Exercise text:
"""

Health care for children is different from care for adults. Treating kids requires doctors who are experienced with their unique needs, and according to Stanford pediatricians Paul Wise and Lisa Chamberlain, this experience is developed and lives in children’s hospitals.

And these facilities are highly dependent on Medicaid.

“Children are the poorest segment of the United States population,” said Wise, a Stanford Health Policy core faculty member.

Nearly one out of every five children lives below the poverty line, according to the United States Census Bureau. Very few children need extensive health care, but of those that do, about 44 percent rely on Medicaid or other public insurance programs.

Because so many of their patients use Medicaid, these children’s hospitals need reimbursements from the program to support their services. Without this income, some might have to downsize or even shut down, and if they do, services would suffer for all children.

“If you want to kill rich kids, cut Medicaid,” said Wise. “If you’re a rich kid with a serious chronic problem, you’re going to want facilities that provide high-quality care. Those facilities are intensely dependent on Medicaid.”

If the American Health Care Act (the Republican replacement for Obamacare) passes Congress, Medicaid will convert to a per capita cap system. Instead of providing coverage to all who meet its criteria — which is primarily based on income and need — the federal government would cap how much money the federal government could provide each person.

"""

Data for review:
"""

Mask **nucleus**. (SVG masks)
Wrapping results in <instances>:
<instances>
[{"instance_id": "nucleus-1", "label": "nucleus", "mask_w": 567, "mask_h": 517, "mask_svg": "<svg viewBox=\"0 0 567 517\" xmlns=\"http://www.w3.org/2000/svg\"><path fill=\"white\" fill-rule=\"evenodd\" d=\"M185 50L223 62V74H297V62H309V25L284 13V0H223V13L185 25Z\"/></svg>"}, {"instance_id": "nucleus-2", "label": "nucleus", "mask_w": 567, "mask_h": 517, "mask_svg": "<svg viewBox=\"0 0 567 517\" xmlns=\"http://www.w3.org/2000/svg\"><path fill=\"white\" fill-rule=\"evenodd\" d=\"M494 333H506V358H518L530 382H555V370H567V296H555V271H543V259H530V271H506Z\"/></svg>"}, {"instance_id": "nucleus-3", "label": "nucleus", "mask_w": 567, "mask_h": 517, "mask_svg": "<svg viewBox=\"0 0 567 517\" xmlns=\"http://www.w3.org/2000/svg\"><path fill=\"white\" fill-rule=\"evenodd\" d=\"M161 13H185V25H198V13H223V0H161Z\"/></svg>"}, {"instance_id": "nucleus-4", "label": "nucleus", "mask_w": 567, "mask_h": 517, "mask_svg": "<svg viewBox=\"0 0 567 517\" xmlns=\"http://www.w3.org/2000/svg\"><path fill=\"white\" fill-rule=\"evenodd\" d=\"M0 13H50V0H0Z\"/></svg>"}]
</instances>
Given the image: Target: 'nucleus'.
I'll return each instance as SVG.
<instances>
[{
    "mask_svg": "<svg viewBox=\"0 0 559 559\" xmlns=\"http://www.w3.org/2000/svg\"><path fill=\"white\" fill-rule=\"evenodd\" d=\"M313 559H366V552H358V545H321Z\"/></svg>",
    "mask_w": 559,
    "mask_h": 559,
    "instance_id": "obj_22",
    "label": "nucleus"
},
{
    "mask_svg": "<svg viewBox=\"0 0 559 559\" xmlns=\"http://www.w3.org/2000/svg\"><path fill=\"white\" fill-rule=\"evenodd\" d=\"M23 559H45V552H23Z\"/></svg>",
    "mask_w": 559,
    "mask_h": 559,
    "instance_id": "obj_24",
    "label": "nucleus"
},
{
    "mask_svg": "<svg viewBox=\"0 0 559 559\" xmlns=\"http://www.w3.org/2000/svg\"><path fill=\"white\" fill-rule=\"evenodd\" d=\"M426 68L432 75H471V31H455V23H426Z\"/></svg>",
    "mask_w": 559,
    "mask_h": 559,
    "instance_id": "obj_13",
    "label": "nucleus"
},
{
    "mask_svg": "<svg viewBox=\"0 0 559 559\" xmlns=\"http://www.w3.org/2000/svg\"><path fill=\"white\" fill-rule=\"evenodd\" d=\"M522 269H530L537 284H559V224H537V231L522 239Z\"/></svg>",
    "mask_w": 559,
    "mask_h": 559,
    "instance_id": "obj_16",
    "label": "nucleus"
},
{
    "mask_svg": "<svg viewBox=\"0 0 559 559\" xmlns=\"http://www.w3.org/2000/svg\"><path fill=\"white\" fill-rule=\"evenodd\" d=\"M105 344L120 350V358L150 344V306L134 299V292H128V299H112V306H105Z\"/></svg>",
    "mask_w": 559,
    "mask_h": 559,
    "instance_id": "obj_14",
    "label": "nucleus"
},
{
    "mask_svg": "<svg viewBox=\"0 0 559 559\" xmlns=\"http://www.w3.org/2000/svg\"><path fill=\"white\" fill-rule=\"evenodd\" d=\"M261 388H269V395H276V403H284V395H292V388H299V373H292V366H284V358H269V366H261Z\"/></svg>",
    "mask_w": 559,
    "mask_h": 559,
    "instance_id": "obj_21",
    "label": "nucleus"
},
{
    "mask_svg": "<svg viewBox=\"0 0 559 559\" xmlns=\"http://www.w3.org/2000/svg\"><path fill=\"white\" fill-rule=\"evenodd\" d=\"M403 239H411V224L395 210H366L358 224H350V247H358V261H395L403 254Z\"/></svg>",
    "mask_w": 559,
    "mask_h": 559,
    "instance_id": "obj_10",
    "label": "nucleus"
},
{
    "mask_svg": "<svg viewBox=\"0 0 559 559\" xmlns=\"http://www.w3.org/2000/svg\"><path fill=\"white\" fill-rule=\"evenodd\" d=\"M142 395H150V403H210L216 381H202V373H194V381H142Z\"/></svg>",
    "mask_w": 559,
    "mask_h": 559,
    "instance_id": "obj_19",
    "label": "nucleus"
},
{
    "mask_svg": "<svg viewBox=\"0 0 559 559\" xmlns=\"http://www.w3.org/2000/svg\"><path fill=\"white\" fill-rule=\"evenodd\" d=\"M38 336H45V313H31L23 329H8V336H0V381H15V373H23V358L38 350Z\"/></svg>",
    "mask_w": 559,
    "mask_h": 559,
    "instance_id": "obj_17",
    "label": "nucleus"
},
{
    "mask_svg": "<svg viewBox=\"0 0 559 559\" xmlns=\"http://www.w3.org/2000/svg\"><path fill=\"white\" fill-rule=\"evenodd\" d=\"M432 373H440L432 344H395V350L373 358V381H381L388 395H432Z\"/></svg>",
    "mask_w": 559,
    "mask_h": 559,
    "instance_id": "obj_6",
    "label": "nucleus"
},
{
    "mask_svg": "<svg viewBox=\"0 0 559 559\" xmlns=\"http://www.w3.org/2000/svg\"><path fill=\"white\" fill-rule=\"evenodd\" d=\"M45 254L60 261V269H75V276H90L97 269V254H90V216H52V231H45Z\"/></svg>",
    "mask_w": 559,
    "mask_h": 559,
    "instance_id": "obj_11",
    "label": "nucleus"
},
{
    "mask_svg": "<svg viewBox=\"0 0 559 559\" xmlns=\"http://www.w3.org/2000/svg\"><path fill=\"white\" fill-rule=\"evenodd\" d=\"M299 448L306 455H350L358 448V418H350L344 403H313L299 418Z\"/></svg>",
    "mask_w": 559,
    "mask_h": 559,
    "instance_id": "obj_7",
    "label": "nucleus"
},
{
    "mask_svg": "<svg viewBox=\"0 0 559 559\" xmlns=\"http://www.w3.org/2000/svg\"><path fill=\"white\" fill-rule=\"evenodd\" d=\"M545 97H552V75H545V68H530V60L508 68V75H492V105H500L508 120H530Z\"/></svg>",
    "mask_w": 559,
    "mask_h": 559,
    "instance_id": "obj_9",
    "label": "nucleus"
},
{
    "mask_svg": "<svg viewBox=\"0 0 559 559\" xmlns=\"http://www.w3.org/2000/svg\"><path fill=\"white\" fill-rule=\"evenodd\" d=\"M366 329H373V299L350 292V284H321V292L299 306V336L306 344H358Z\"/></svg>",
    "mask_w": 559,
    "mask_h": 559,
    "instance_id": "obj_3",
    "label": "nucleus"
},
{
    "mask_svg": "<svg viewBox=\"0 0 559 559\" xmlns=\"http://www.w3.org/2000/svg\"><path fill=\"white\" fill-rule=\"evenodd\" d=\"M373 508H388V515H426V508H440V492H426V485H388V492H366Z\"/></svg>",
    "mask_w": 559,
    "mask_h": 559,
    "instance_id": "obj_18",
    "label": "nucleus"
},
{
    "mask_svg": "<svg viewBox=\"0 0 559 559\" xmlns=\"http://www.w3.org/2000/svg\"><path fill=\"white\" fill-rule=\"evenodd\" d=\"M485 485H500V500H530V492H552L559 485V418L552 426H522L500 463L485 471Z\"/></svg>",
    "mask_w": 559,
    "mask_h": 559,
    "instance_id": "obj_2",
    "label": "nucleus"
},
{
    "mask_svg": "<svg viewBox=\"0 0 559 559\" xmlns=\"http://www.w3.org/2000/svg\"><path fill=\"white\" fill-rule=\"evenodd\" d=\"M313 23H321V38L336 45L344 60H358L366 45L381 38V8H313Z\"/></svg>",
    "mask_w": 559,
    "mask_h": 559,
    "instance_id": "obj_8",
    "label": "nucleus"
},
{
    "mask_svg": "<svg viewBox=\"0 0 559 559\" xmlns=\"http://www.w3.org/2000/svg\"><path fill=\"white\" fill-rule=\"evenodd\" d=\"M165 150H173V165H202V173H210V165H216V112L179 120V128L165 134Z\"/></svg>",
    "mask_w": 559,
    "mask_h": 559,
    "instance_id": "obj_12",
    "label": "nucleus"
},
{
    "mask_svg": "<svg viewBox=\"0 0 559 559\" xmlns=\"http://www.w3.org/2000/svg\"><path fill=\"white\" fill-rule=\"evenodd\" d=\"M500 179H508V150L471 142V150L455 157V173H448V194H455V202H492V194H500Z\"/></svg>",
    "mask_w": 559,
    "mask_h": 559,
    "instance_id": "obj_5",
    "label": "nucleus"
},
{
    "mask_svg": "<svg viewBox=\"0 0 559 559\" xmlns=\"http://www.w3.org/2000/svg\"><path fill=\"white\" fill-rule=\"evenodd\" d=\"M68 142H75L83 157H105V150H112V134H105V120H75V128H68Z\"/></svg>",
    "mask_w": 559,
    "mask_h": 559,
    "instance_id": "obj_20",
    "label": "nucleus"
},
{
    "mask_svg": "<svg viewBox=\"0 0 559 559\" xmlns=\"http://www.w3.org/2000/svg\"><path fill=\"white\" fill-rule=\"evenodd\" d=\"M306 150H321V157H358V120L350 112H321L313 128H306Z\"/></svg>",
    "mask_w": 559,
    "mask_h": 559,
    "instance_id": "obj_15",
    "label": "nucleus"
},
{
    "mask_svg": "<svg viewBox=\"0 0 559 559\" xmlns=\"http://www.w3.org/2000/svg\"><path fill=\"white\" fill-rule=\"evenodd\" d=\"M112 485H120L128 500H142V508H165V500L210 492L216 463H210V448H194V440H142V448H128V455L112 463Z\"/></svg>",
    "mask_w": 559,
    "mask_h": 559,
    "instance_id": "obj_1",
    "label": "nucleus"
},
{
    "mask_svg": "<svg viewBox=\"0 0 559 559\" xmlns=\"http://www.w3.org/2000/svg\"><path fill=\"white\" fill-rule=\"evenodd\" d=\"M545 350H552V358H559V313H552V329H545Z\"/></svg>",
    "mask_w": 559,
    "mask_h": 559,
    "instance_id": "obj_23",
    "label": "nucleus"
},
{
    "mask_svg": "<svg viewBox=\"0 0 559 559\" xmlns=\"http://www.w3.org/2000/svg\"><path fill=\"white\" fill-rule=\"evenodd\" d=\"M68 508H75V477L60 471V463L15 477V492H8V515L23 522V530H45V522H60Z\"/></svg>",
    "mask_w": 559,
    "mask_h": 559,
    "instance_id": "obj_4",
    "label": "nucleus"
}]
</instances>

"""

What you need to do:
1: Decide whether each statement agrees with the text on children's hospitals and Medicaid, answering yes or no and quoting the words of the text that settle it. (a) Paul Wise is a core faculty member of Stanford Health Policy. (b) About 44 percent of all children in the United States rely on Medicaid or other public insurance programs. (c) If the American Health Care Act passes Congress, Medicaid will convert to a per capita cap system.
2: According to the text on children's hospitals and Medicaid, what share of children lives below the poverty line, as reported by the United States Census Bureau?
The records play no part in this exercise.

Numbered answers:
1:
(a) Yes: "said Wise, a Stanford Health Policy core faculty member."
(b) No: "Very few children need extensive health care, but of those that do, about 44 percent rely on Medicaid or other public insurance programs."
(c) Yes: "If the American Health Care Act (the Republican replacement for Obamacare) passes Congress, Medicaid will convert to a per capita cap system."

2: Nearly one out of every five children.